Sequencing Reads

Users can provide sequencing reads as input to the ScaleRna workflow using one of three different input methods:

Sequencer Run Folder (--runFolder): Raw sequencing data (BCLs) from one Illumina sequencing run
FASTQ Files (--fastqDir): Demultiplexed FASTQ files from one or multiple sequencing runs
Ultima CRAM Files (--ultimaCramDir): Unaligned cram files pre-processed with Ultima trimmer

All methods will produce equivalent results; the choice depends on the sequencing setup and data availability.

Starting from a Sequencer Run Folder

The workflow can start directly with the output of an Illumina sequencing run (the runFolder containing the data in BCL files). In this case the workflow automatically generates FASTQ files internally using Illumina bcl-convert.
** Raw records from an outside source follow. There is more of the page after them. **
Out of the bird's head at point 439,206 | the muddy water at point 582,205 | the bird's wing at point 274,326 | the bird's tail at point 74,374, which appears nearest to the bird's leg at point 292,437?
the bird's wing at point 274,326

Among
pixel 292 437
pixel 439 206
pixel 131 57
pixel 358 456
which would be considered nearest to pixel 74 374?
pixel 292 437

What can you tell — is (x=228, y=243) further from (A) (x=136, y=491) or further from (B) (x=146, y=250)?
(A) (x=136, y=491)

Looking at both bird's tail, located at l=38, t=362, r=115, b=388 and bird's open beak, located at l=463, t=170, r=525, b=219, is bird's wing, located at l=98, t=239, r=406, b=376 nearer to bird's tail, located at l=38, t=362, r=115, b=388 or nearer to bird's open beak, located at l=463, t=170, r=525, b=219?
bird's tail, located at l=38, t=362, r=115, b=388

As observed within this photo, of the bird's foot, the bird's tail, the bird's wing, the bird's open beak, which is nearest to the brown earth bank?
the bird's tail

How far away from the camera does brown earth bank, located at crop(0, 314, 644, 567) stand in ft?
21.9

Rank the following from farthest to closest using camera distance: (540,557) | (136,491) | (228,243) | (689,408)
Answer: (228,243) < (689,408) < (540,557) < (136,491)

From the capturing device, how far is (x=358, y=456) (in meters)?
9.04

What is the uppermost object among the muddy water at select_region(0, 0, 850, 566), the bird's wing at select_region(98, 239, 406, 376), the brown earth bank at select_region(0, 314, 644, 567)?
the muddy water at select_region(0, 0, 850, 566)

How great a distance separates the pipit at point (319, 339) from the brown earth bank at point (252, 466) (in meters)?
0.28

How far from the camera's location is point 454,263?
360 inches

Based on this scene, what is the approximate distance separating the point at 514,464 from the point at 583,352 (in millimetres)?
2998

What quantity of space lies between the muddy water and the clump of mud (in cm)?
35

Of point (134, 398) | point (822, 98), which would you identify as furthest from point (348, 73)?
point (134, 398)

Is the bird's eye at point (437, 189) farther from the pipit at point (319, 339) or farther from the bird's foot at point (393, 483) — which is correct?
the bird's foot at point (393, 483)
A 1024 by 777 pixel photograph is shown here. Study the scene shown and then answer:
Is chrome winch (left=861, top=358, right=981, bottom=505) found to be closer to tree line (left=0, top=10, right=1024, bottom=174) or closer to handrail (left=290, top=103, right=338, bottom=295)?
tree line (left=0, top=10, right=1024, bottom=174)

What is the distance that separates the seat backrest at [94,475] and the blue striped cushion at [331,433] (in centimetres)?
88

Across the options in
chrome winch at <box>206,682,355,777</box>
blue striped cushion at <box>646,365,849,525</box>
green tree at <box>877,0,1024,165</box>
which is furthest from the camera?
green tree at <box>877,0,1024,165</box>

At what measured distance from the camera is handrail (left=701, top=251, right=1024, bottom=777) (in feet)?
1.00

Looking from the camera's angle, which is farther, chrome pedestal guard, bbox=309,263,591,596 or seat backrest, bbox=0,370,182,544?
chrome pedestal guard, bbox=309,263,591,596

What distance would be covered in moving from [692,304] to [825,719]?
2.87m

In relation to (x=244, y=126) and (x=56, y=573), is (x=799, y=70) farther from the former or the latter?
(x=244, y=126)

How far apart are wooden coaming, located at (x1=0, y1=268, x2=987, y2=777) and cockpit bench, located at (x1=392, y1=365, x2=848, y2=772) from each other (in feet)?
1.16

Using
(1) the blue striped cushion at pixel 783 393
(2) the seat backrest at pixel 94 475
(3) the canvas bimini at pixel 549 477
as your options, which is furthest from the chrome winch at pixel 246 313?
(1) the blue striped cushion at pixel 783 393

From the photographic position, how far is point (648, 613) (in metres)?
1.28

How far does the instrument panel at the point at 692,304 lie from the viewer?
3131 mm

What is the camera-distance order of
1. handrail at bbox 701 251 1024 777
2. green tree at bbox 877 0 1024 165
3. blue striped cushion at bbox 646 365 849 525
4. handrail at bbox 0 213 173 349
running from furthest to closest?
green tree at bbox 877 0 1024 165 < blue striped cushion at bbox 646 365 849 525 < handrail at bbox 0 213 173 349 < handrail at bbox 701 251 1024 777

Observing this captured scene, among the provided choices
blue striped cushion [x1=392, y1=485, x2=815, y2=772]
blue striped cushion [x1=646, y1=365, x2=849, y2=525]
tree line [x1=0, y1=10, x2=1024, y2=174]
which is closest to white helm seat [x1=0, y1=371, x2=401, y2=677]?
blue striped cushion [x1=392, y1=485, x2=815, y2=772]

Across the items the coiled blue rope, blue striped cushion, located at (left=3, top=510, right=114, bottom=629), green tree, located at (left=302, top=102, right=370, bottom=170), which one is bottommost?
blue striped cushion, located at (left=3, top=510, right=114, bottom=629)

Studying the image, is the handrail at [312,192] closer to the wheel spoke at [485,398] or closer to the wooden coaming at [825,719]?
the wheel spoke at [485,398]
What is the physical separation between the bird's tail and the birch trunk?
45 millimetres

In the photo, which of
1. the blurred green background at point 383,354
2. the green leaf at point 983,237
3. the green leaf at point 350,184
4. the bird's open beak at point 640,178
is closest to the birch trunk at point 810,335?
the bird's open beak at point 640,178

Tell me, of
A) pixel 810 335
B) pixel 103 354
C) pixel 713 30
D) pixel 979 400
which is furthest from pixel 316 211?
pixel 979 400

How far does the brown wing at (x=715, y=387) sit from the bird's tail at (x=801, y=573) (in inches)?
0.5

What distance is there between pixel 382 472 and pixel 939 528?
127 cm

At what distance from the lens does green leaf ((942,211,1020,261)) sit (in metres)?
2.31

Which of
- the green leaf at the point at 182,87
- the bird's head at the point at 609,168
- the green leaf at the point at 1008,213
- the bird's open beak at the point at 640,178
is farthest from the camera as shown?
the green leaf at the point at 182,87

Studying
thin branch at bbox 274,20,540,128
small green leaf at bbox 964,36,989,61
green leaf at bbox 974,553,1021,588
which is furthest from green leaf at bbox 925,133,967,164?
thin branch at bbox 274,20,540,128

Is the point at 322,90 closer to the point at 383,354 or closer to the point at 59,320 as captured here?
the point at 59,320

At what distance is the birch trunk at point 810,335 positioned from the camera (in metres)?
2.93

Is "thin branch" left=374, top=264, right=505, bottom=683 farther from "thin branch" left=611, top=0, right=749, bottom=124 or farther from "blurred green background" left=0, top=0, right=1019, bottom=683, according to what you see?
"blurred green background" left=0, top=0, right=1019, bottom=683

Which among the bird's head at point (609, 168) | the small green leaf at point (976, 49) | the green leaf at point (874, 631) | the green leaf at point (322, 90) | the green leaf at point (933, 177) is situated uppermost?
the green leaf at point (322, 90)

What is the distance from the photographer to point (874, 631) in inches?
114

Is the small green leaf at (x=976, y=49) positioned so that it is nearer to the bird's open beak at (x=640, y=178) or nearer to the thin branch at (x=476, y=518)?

When using --runFolder, you do NOT need to provide a samplesheet.csv file. The workflow automatically generates the appropriate samplesheet based on either the Quantum ScaleRNA sub-library index (libIndex2) or the ScaleRNA v1.1 library index (libIndex) from your sample barcode table (samples.csv).

nextflow run ScaleBio/ScaleRna \
    --runFolder /path/to/runFolder \
    --samples samples.csv \
    --params-file runParams.yml \
    --outDir results

Replace /path/to/runFolder with the top-level sequencer output directory (runFolder), i.e. the directory containing the RunInfo.xml file.

Starting with FASTQ Files

Alternatively, the workflow can start with pre-generated FASTQ files (e.g. from a core facility); See FASTQ generation for documentation and samplesheets to use.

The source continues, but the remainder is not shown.